Document segment:
* * * *
Succession is “bigger, badder and bloodthirstier than ever”, says Alan Sepinwall in Rolling Stone. The last time we left the corrosive Roy dynasty – two years ago in real time – prodigal son Kendall (Jeremy Strong) had just publicly dropped cruel patriarch Logan (Brian Cox) and the family business in a human-rights scandal. That’s where we pick up in season three. Whistleblowing Kendall is an internet darling, yelling “F*** the patriarchy” at paparazzi. His family have started calling him “Woke-ahontas”. I hated Succession at first, but after giving it another spin during lockdown, I fell in love with its dark comedy and barb-trading “rich ***holes”. Call it Stockholm syndrome, but I’m finally sold.
* * * *
Your instructions: Resume the review of Succession's third season, picking up after its final sentence.

Data for review:
* * * *
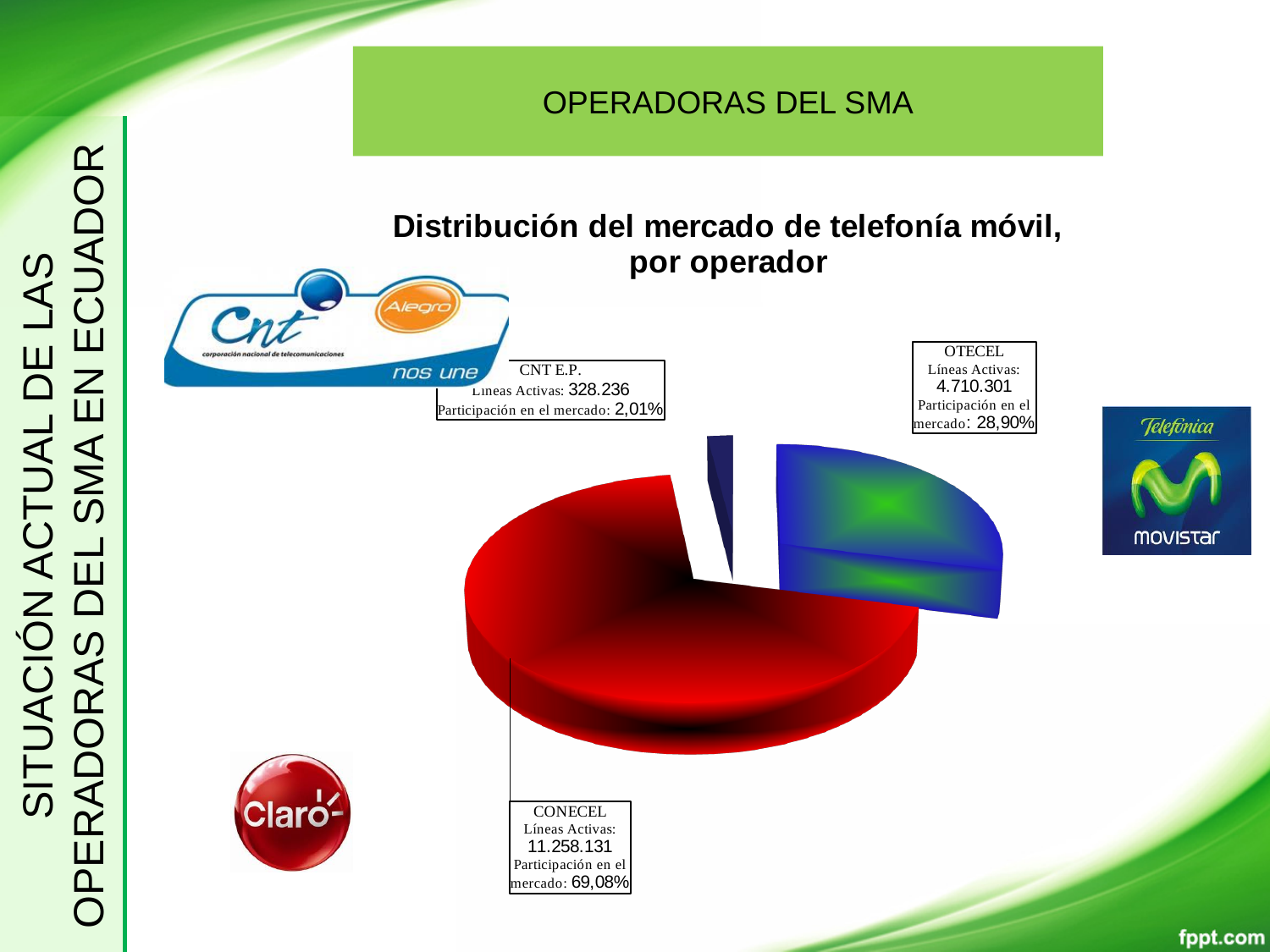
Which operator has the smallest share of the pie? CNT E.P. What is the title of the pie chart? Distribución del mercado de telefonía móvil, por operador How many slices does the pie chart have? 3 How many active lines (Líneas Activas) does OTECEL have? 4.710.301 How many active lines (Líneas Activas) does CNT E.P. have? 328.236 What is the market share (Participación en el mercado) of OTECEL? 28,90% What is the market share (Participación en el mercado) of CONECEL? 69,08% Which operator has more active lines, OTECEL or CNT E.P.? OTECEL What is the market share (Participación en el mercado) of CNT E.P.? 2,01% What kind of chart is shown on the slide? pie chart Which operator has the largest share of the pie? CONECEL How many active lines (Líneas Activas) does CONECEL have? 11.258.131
* * * *
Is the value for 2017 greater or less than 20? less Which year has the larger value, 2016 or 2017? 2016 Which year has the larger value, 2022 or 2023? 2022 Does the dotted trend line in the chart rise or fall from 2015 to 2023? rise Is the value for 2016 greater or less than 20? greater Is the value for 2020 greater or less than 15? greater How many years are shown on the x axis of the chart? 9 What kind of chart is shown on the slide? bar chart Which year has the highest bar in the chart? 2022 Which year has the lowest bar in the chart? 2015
* * * *
Response:
“In rating terms, it’s a minnow,” says Anita Singh in The Daily Telegraph. Succession dominated the 2020 Emmys, winning outstanding drama, best lead actor, best direction, writing and casting. But the first series averaged just 150,000 viewers an episode here, and the second season had 1.1m viewers in the US. Weird. Every line of dialogue is still “a gem”. Logan and Kendall conduct a ferocious conversation over the phone, with a secretary as go-between. “I’m gonna grind his f***ing bones to make my bread,” growls Logan. “OK, well, tell him I’m going to run up the f***ing beanstalk,” says Kendall. Absurd but brilliant. The only shame is that it airs in weekly instalments. “An hour of this isn’t enough.”
Succession is on Sky Atlantic, Mondays at 9pm, and on Now TV. Watch a trailer here.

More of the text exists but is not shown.